The change to free movement impacts several areas of the NFHS/USL Rules Book. The change has an impact on rules 4.2.3, 4.3.3, 5.1.2, 5.1.3, 5.3.1, 6.3.1, and 10.1.
Rule 4-3-3 will change to allow players to be substituted for during a possession time-out, except for the player being awarded the ball and the offender.
ADMINISTRATION OF MAJOR FOULS AND OTHER STOPPAGES OF PLAY IN THE CRITICAL SCORING AREA
To limit potentially dangerous play in the critical scoring area and allow for consistent administration of the free position, a major foul between the 12 and the 8 will now be administered as a free position taken on the 12-meter fan closest to the spot of the foul. This is a change to rule 10.1.
However, when a stoppage in play causes the ball to become dead that was in the critical scoring area, rules 4.3.3, 5.1.3, 5.3.1 and 7.3 PENALTY now indicate play will resume on the closet dot.
[EDITOR"S NOTE: Initially, these two changes seem to be in conflict. However, rule 4.3.3 addresses time out; 5.1.3 addresses indirect free positions; 5.3.1 addresses major and minor foul penalty administration; 7.3 PENALTY addresses penalty administration for Goal Circle violations. Please watch for further clarifications.]
Self-starting when self-start is not an option is now considered a major foul in rule 10.1 under false starts.
CHECK TO THE NECK AND HEAD
Under major fouls in rule 10.1, a check to the neck is now included under check to the head with a mandatory card assessed.
In a change to Rule 9.1, the description of the minor foul, covering, is now described as covering a ground ball, instead of guarding. Additionally, preventing an opponent from playing the ball by covering the ball with the body now constitutes a minor foul. Previously, using a foot or crosse to guard a ground ball was a minor field foul.
Rule 5.4.4 has been amended to allow self-starts on boundary restarts. On boundary restarts, opponents must give the player in possession of the ball at least two meters — an additional meter from the previous requirement (Rule 6.3.1b).
A change to Rule 6.3.2 clarifies that a player’s body or crosse that is inbounds and nearest to the ball when it goes out of bounds on a shot on goal determines possession of the ball when play resumes.
NUMBER OF PLAYERS ON THE FIELD AT THE DRAW
Rule 5.2.2 was amended to allow any number, up to 12 players from each team, on the field prior to the start of each draw. Prior to the change, each team was required to have 12 players on the field unless a team could not do so legally.
There are changes to Rules 2.2.5 and 2.4.3 to amend crosse and stick requirements. A crosse now meets specifications if the ball moves freely in the front of the pocket, removing the requirement for the back of the pocket.
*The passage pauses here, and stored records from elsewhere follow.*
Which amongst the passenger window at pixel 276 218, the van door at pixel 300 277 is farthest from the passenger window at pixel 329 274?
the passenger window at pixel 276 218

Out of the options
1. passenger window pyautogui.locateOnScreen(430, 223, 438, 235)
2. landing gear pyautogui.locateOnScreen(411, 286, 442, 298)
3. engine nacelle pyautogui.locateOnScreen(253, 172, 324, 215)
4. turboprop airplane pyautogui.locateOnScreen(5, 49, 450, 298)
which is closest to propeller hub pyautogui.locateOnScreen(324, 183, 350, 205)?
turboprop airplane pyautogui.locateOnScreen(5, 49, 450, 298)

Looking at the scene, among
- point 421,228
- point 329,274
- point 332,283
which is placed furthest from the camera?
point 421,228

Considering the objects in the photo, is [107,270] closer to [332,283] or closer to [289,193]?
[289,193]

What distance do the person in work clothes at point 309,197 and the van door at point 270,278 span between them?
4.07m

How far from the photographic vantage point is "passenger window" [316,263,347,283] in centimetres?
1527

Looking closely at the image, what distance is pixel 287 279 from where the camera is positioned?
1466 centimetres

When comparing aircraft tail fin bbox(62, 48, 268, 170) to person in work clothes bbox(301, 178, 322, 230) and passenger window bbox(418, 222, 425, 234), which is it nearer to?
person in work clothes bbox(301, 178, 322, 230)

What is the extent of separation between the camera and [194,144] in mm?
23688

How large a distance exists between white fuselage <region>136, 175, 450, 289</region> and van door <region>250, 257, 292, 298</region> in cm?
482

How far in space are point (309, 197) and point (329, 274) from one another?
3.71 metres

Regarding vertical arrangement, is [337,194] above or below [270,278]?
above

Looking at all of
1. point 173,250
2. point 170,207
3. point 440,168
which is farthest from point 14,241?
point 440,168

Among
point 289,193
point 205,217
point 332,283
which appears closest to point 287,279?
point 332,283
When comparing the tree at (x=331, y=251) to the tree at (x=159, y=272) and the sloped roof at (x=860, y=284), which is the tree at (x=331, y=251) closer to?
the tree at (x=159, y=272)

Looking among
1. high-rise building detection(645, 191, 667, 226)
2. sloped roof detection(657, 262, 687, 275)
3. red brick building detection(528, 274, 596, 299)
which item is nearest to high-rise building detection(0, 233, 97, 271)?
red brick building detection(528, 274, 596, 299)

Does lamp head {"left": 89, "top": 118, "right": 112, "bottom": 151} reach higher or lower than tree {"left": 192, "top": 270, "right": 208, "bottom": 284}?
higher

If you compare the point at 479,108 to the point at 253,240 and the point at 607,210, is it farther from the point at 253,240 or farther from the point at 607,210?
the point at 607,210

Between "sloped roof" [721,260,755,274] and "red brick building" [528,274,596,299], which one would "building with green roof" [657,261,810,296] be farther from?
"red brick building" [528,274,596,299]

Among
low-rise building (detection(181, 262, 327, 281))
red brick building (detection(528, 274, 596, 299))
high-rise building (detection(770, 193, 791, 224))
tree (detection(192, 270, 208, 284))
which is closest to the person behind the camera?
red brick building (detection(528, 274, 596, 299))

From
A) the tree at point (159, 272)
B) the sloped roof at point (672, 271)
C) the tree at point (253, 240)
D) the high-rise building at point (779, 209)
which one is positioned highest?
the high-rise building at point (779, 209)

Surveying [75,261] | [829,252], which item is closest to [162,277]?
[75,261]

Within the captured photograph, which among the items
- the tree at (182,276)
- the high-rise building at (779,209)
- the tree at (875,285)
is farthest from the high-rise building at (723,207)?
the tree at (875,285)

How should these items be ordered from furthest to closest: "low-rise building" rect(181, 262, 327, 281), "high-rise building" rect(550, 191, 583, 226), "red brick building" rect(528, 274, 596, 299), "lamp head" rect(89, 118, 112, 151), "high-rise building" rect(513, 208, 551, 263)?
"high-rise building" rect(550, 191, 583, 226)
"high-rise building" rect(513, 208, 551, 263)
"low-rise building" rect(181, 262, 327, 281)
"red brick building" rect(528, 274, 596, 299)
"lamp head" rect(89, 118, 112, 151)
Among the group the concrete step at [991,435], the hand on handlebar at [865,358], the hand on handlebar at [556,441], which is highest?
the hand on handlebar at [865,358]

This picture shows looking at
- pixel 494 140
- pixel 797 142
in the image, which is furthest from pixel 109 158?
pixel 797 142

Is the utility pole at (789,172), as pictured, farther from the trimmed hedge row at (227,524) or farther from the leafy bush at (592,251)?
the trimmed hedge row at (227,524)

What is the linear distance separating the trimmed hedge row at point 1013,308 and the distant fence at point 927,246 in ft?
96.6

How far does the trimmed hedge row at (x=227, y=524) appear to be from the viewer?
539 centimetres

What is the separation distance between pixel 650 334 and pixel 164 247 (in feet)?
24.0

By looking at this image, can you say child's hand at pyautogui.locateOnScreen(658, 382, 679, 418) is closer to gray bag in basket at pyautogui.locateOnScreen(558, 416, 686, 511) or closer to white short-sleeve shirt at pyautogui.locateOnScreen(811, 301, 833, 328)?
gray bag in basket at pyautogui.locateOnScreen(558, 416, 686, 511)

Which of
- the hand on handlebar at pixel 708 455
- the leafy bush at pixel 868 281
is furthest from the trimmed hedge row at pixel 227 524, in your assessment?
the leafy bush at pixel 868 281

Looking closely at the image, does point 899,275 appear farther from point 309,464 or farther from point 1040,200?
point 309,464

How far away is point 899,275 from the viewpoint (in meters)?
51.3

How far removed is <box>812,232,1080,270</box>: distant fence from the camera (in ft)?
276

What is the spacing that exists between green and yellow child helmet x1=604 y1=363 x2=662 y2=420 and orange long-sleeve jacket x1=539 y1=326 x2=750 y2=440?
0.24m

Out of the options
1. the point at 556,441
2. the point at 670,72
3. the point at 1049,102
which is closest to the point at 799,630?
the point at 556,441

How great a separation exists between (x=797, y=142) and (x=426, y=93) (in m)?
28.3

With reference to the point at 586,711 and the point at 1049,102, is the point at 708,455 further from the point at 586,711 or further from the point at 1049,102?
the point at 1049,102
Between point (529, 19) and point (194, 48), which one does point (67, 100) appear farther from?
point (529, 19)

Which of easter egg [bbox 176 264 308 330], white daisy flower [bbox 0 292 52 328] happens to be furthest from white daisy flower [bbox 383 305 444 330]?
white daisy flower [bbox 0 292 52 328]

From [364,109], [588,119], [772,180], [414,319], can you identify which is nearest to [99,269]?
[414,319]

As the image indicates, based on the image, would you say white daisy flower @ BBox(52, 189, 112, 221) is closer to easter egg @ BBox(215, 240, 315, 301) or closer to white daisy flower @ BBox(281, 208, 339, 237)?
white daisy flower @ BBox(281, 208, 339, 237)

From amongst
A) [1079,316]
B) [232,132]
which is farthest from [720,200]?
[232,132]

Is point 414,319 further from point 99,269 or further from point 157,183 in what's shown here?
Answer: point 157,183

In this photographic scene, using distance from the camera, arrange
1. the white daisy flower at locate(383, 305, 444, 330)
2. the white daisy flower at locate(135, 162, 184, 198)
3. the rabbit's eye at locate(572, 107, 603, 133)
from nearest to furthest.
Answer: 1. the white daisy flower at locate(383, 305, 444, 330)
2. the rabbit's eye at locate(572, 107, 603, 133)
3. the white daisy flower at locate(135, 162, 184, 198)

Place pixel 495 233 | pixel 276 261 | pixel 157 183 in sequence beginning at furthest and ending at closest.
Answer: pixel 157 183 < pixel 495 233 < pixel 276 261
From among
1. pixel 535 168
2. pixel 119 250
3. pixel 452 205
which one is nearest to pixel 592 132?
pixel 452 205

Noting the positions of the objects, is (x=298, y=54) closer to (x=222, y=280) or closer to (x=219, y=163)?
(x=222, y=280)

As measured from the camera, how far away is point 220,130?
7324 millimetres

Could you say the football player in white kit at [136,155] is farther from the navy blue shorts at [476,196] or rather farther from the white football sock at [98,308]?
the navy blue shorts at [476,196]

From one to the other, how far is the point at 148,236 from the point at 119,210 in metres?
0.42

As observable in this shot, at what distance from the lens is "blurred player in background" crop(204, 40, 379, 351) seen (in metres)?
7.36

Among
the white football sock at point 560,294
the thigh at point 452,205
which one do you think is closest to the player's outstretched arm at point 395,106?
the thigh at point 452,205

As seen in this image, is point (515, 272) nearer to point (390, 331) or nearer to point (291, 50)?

During stick checks, game officials will ensure that the ball rolls out of the back of the pocket when placed in the upper third of the head at its widest point and the stick and head are tilted 90 degrees. This rule helps limit the on field check requirements for the back of the pocket to those issues only related to performance.
For eyewear, the SEI (Safety Equipment Institute) mark for certification must be on the equipment by January 1, 2025. Eyewear must still be SEI certified for the 2020 season (rule 2.7.2), but the requirement for a physical mark on the eyewear does not take effect until 2025. All approved eyewear is listed on the SEI website at www.seinet.org.
MODIFICATION OF EQUIPMENT
In a change to Rule 2.7.4, equipment cannot be modified from its original manufactured state and it must be worn in the manner the manufacturer intended.
Rule 2.8.4 now prohibits the use of video replay to review an official’s decision, consistent with other NFHS rules.